- _Document passage_
/---

This post provides an information about full wave bridge rectifier. We will also see its working principle and advantages and disadvantages.

In full wave Bridge rectifier a transformer and four diodes are used. During the positive half cycle of secondary voltage, the diodes D2 and D4 are forward-biased, but diodes D1 and D3 do no conduct. The current is through D2, R, D4 and secondary winding.

During the negative half cycle, the diodes D1 and D3 are forward-biased, but diodes D2 and D4 do not conduct. The current is through D1, secondary winding, D3 and R.

The load current is in the same direction in both half-cycles. Therefore a unidirectional (d.c.) voltage is obtained across load resistor.

Average voltage = Vdc = 0.636 Vp = 2Vp/π

Where Vp = peak value of secondary voltage.

Since each diode conducts for only half cycle, the current rating (Io) of the diodes must be at least – half of the dc load current. i.e. 0.5 Idc.

\---

- _Source data_
/---

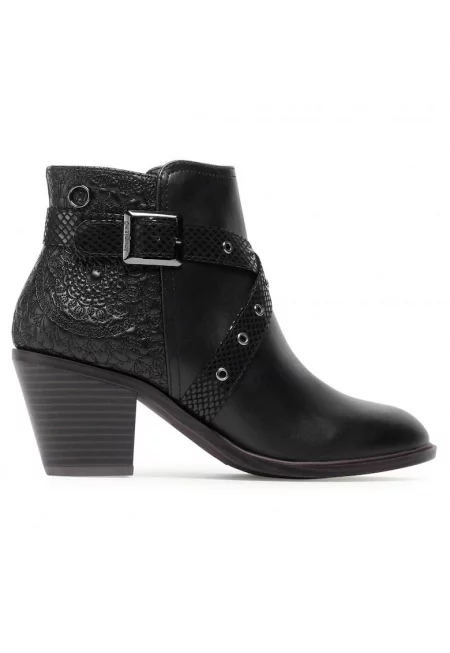 Боти от екологична кожа 185548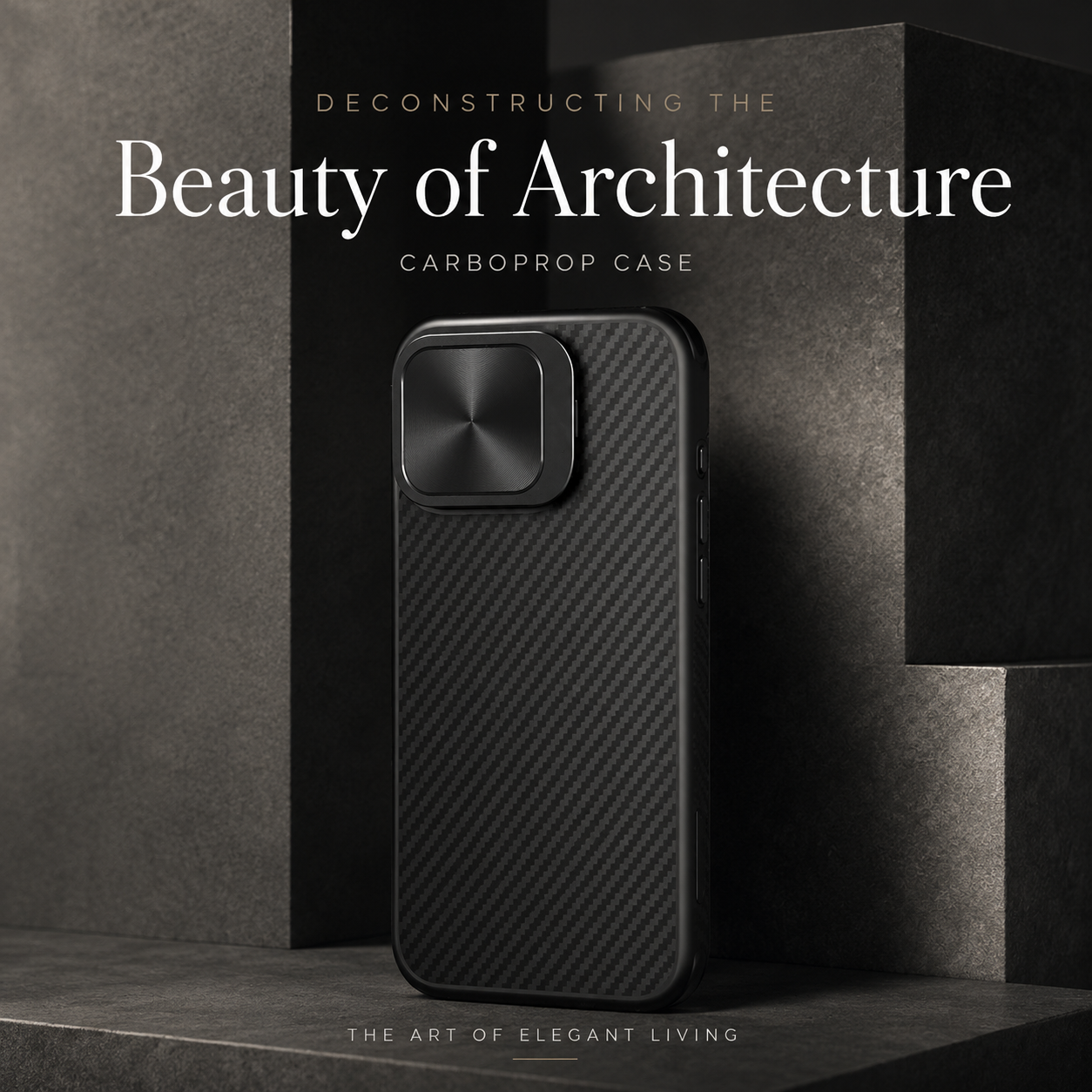 Premium iPhone Case Aramid Fiber TPU Magnetic Cover with Metal Frame Protection Shockproof Full Coverage MagSafe Wireless Charging Support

\---

- _Assignment 1_
In the bridge rectifier text, rewrite the paragraph that begins "In full wave Bridge rectifier" as a short list, keeping its main facts.
- _Assignment 2_
Answer from the bridge rectifier text, one answer a line:
(a) Which diodes are forward-biased during the negative half cycle?
(b) What does Vp stand for in the average voltage formula?
(c) What is the lowest current rating each diode must have?
- _Assignment 3_
From the bridge rectifier text, write out the stretch from "This post provides" through "across load resistor.".

- _Output 1_
- The circuit uses a transformer and four diodes.
- In the positive half cycle of the secondary voltage, diodes D2 and D4 are forward-biased. D1 and D3 do not conduct.
- The current flows through D2, R, D4 and the secondary winding.

- _Output 2_
(a) D1 and D3
(b) The peak value of the secondary voltage
(c) At least half of the dc load current (0.5 Idc)

- _Output 3_
This post provides an information about full wave bridge rectifier. We will also see its working principle and advantages and disadvantages.

In full wave Bridge rectifier a transformer and four diodes are used. During the positive half cycle of secondary voltage, the diodes D2 and D4 are forward-biased, but diodes D1 and D3 do no conduct. The current is through D2, R, D4 and secondary winding.

During the negative half cycle, the diodes D1 and D3 are forward-biased, but diodes D2 and D4 do not conduct. The current is through D1, secondary winding, D3 and R.

The load current is in the same direction in both half-cycles. Therefore a unidirectional (d.c.) voltage is obtained across load resistor.